[Dados armazenados]
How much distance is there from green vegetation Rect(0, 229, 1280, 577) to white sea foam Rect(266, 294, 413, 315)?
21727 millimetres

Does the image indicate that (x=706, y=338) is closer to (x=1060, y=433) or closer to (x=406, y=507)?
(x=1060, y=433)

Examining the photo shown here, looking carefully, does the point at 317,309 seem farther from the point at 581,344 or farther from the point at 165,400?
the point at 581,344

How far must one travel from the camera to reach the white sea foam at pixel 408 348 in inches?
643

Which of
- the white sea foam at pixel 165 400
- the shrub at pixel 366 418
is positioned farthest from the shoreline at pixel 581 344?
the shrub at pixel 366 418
* * *
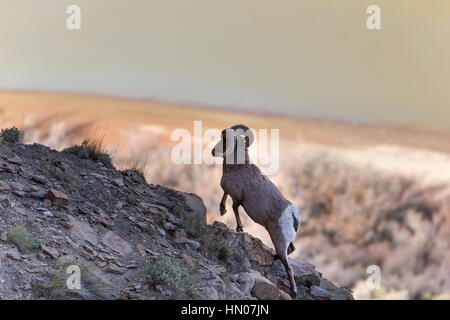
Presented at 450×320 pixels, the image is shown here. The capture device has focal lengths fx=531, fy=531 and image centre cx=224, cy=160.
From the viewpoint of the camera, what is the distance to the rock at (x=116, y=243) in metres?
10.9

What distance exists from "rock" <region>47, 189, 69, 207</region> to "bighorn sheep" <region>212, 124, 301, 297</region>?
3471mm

### Instrução
Reúna todas as linhas dos dados acima que contêm a palavra "camera", levando em conta a diferença entre maiúsculas e minúsculas.

### Resposta ao problema
How far must one travel from the camera to reach the white sea foam at pixel 408 348 in inches?
From the viewpoint of the camera, what is the distance to the rock at (x=116, y=243) in metres?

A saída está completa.